■ **TASK TO CARRY OUT**: Pictures are not part of the copy; retype all the records below exactly.
▶
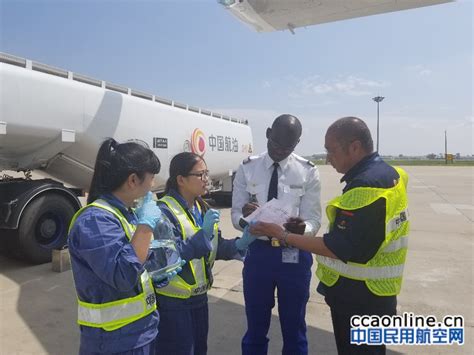 中国航油内蒙古圆满完成两架峰会专机保障任务 民用航空网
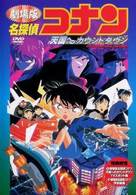 Meitantei Conan: Tengoku no countdown - Japanese Movie Cover (xs thumbnail)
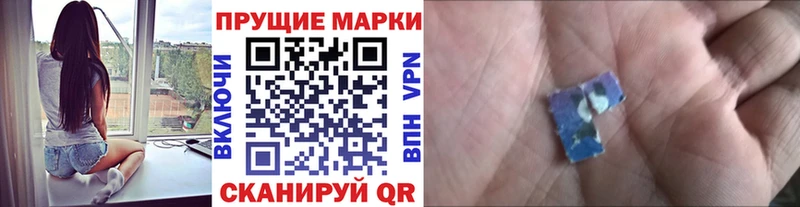 Наркотические марки 1,8мг наркошоп Сертолово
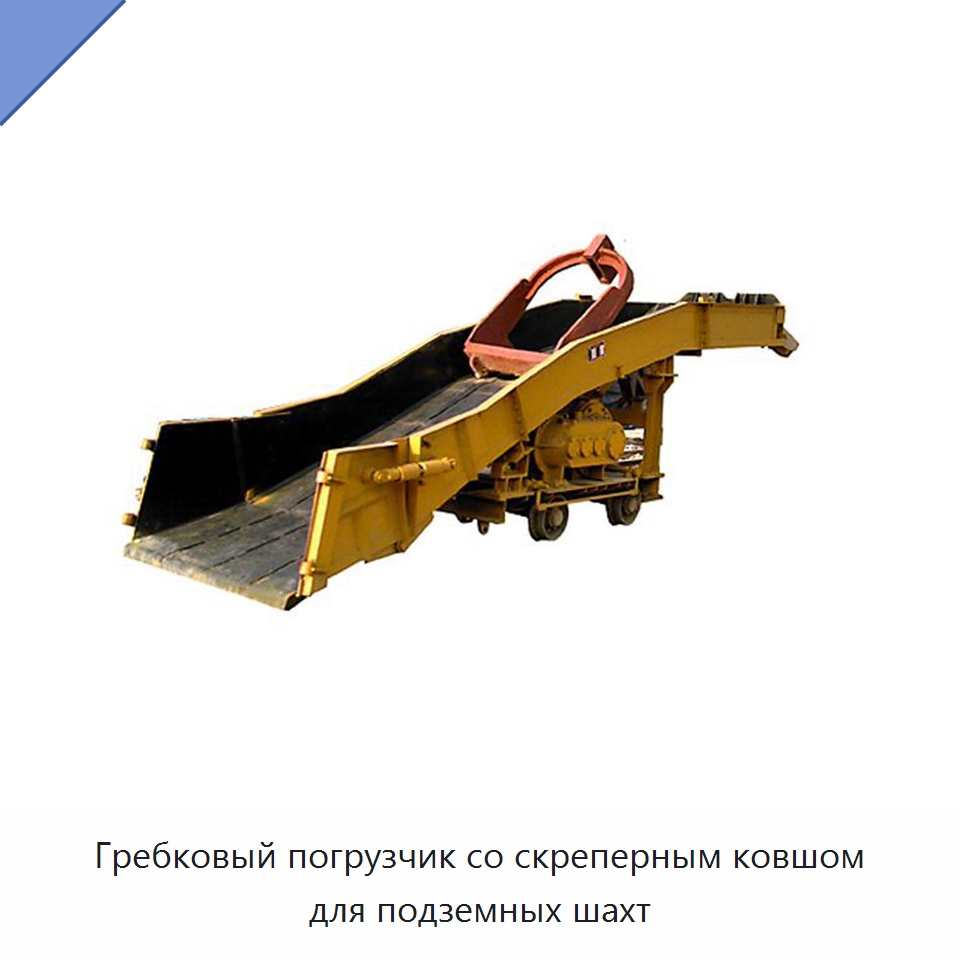 Погрузчик с гребковым ковшом для гравия, угля и горной породы в подземных шахтах — Горнодобывающее оборудование
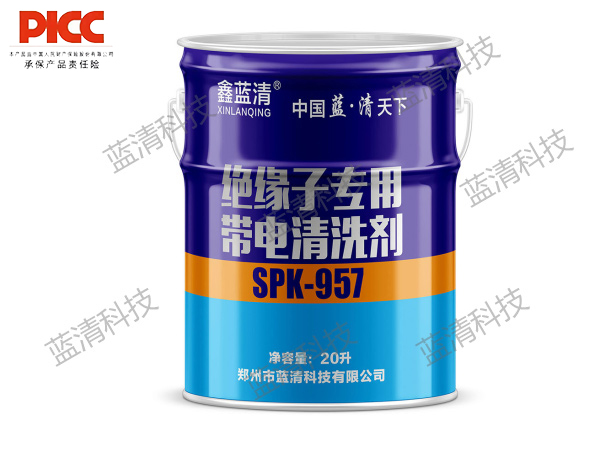 SPK-957絕緣子專用帶電清洗劑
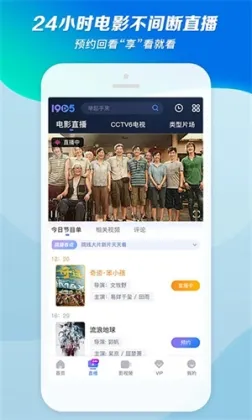 1905电影网2024最新版 v6.6.25 安卓版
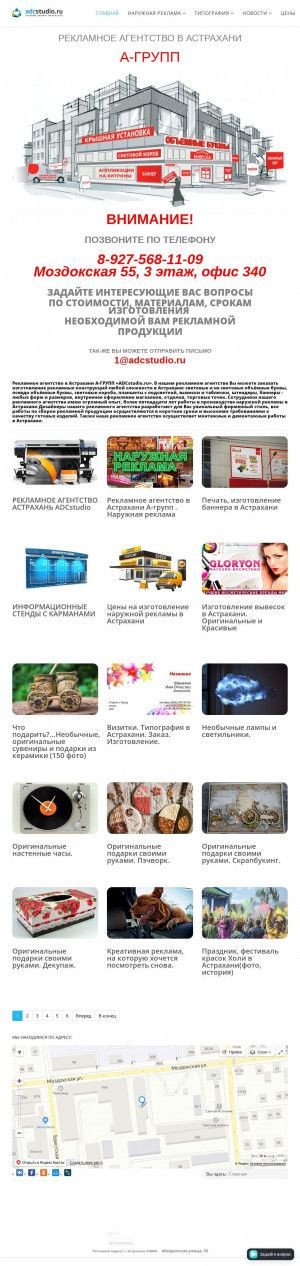 Предпросмотр для adcstudio.ru — Рекламное агентство ADCstudio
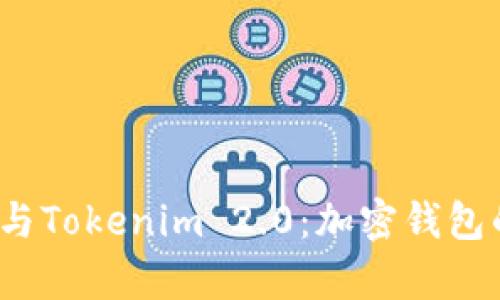 探索Bitkeep与Tokenim 2.0：加密钱包的未来与价值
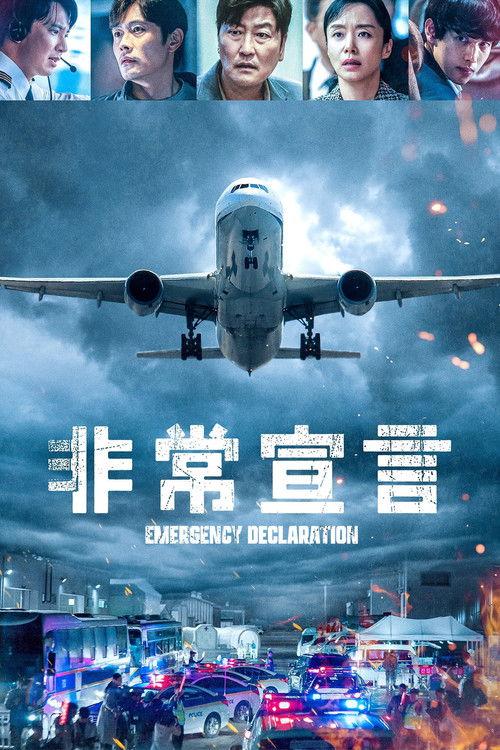 影片海报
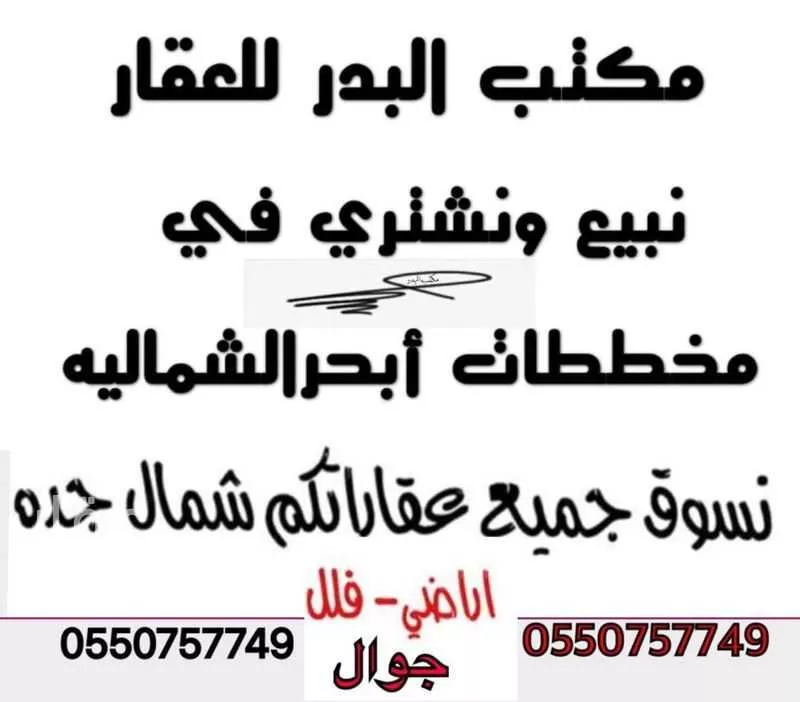 أرض للبيع في شارع الشريف الإدريسي ، حي الزمرد ، جدة ، جدة 1 صورة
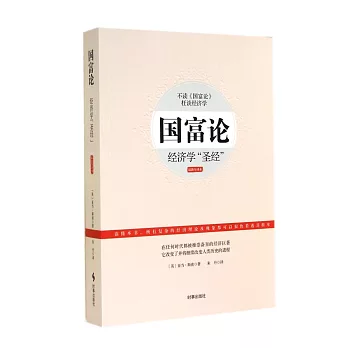 國富論：經濟學「聖經」（最新全譯本）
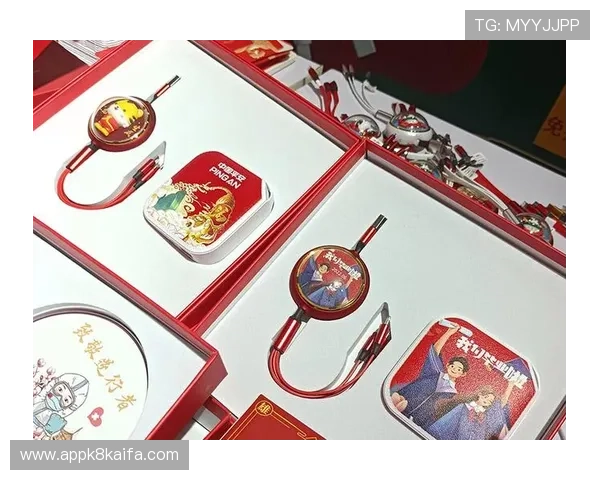 凯发线上官方网站与多家知名品牌合作，丰富平台内容满足不同用户需求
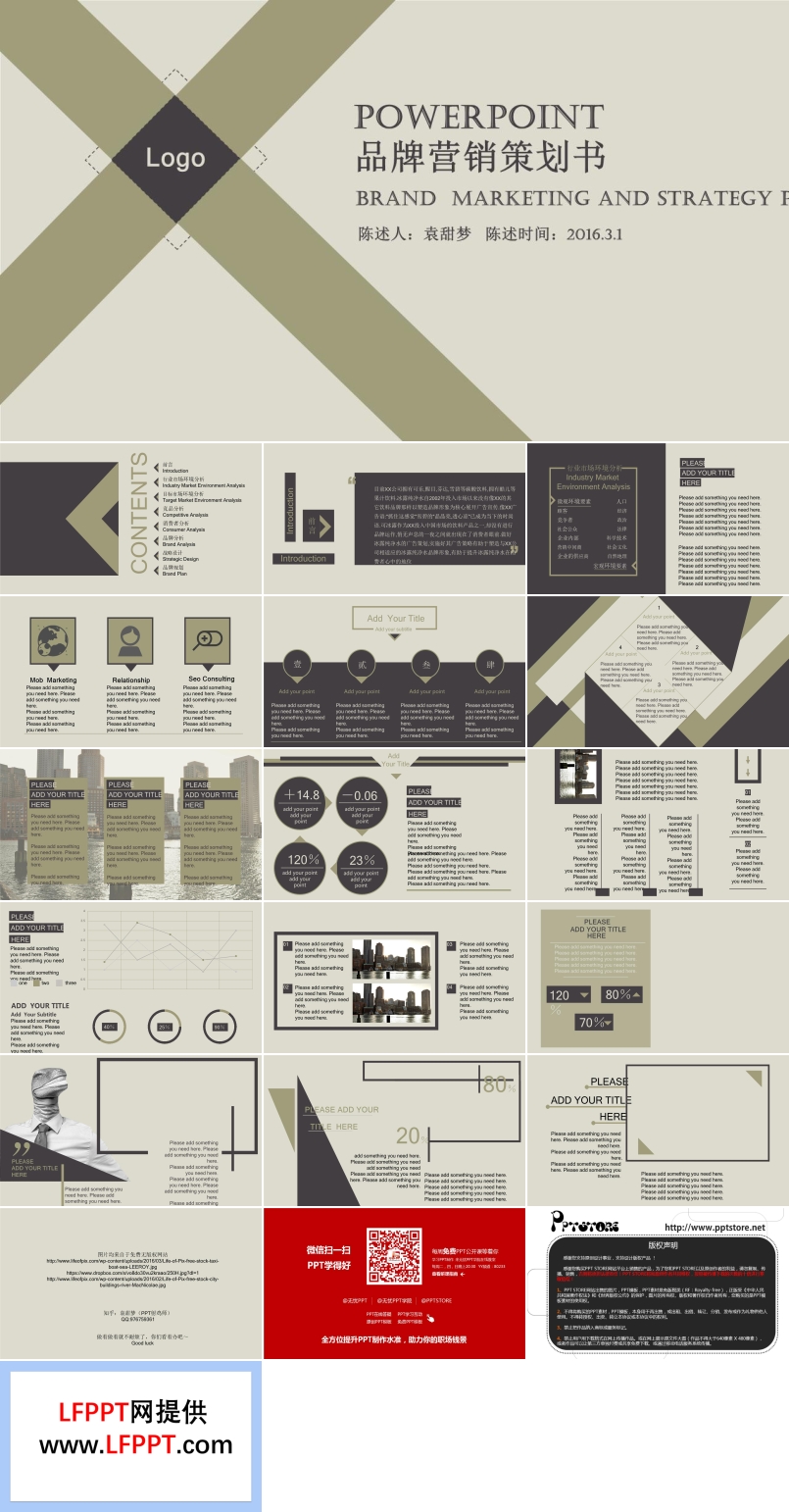 品牌營(yíng)銷策劃書(shū)PPT模板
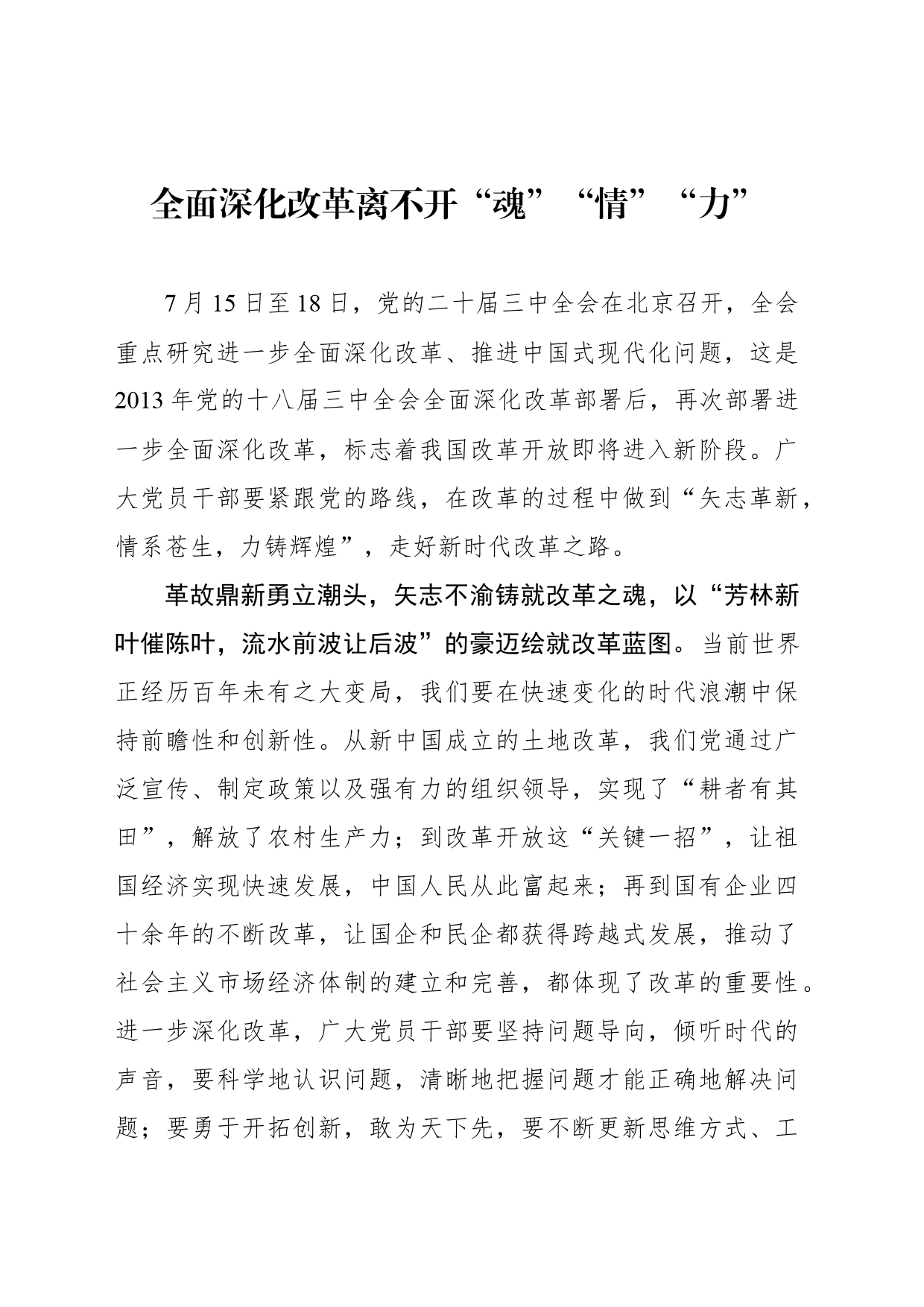 全面深化改革离不开“魂”“情”“力”_第1页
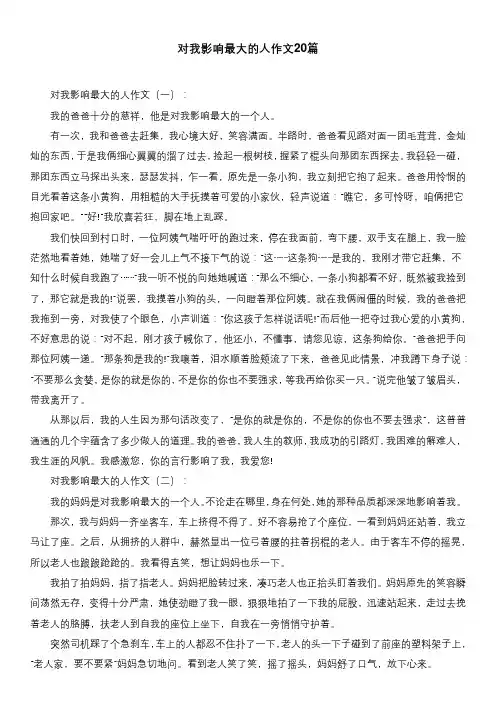 对我影响最大的人作文20篇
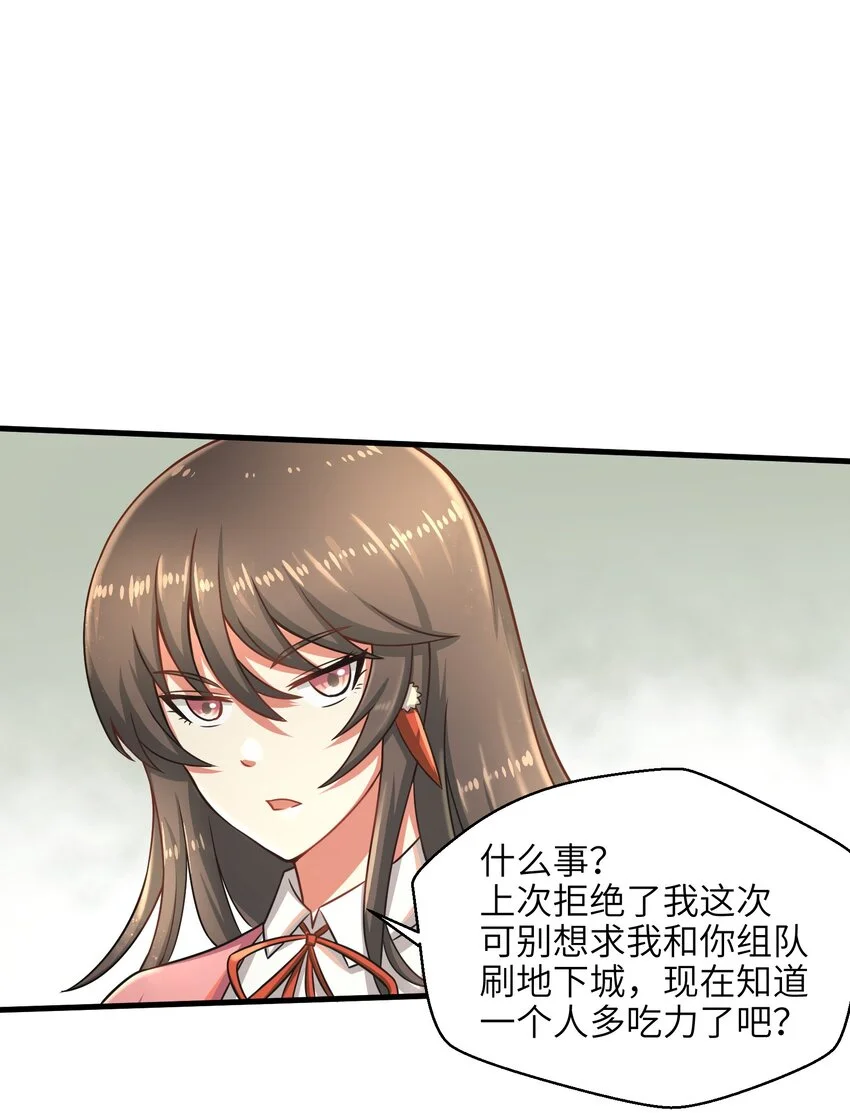 017 称号的正确使用方法 第22页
◀
■ **OUTPUT BELOW**:
 中国航油内蒙古圆满完成两架峰会专机保障任务 民用航空网
 Meitantei Conan: Tengoku no countdown - Japanese Movie Cover (xs thumbnail)
 Наркотические марки 1,8мг наркошоп Сертолово
 Погрузчик с гребковым ковшом для гравия, угля и горной породы в подземных шахтах — Горнодобывающее оборудование
 SPK-957絕緣子專用帶電清洗劑
 1905电影网2024最新版 v6.6.25 安卓版
 Предпросмотр для adcstudio.ru — Рекламное агентство ADCstudio
 探索Bitkeep与Tokenim 2.0：加密钱包的未来与价值
 影片海报
 أرض للبيع في شارع الشريف الإدريسي ، حي الزمرد ، جدة ، جدة 1 صورة
 國富論：經濟學「聖經」（最新全譯本）
 凯发线上官方网站与多家知名品牌合作，丰富平台内容满足不同用户需求
 品牌營(yíng)銷策劃書(shū)PPT模板
 全面深化改革离不开“魂”“情”“力”_第1页
 对我影响最大的人作文20篇
 017 称号的正确使用方法 第22页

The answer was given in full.